### Objetivo proposto
Reproduza sem alterações a parte do texto sobre o crime passional que vai de "Estava com muita" a "esse debate também.".

### Trecho fornecido
Estava com muita vontade de escrever sobre um conceito que me causa incômodo – o tal do “crime passional”. Acho que existe um grande equívoco nessa expressão que, de tão repetida, já se sedimentou na subjetividade coletiva. É preciso estranhar as palavras, pois elas dizem muito sobre o que pensamos enquanto sociedade. Não, as palavras não são gratuitas! Embora muitos queiram nos fazer acreditar nisso. Infelizmente, estou absolutamente sem tempo para escrever agora, mas deixo aqui um excelente texto de Maíra Kubik Mano “Crime passional não existe” que foi indicado em “Sugestões de leitura” por Cynthia Semíramis. Prometo que, em breve, contribuirei com esse debate também.

Crime passional não existe

Cá entre nós, crime passional tem um quê de romantismo, não? Quando usamos essa expressão, geralmente é para nos referirmos a alguém que estava tão apaixonado, mas tão apaixonado que acabou cometendo um assassinato.  Ah, o amor… mexe com a cabeça dos homens, deixa eles loucos de ciúme. Como culpá-los? Sempre tão racionais e, de repente, vem uma mulher e bagunça tudo.

Não, eu não acredito nas linhas acima que, ironicamente, acabei de escrever. Mas é assim que muitas pessoas vêem esse tipo de situação: dentro de um contexto quase idílico e idealizado. Quase perdoável.

### Material
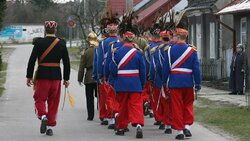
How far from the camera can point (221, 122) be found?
46.8 ft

### Resultado do exercício
Estava com muita vontade de escrever sobre um conceito que me causa incômodo – o tal do “crime passional”. Acho que existe um grande equívoco nessa expressão que, de tão repetida, já se sedimentou na subjetividade coletiva. É preciso estranhar as palavras, pois elas dizem muito sobre o que pensamos enquanto sociedade. Não, as palavras não são gratuitas! Embora muitos queiram nos fazer acreditar nisso. Infelizmente, estou absolutamente sem tempo para escrever agora, mas deixo aqui um excelente texto de Maíra Kubik Mano “Crime passional não existe” que foi indicado em “Sugestões de leitura” por Cynthia Semíramis. Prometo que, em breve, contribuirei com esse debate também.